_TO DO_.
Quote the rows verbatim, beginning at the line containing "Going from farthest to closest, what order do" and ending after the line containing "Is red logo".

_LISTED ENTRIES_.
"""
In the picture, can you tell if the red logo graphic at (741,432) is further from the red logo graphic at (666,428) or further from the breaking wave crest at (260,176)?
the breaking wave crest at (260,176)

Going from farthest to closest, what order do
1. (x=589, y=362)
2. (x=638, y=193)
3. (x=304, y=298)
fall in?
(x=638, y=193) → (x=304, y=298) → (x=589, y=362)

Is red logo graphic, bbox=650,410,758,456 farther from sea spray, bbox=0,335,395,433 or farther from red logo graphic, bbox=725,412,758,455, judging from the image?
"""
"""
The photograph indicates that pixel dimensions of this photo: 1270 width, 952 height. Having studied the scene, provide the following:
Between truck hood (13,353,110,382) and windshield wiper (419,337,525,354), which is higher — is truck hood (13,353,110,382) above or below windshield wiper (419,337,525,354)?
"""
_WRITTEN REPLY_.
Going from farthest to closest, what order do
1. (x=589, y=362)
2. (x=638, y=193)
3. (x=304, y=298)
fall in?
(x=638, y=193) → (x=304, y=298) → (x=589, y=362)

Is red logo graphic, bbox=650,410,758,456 farther from sea spray, bbox=0,335,395,433 or farther from red logo graphic, bbox=725,412,758,455, judging from the image?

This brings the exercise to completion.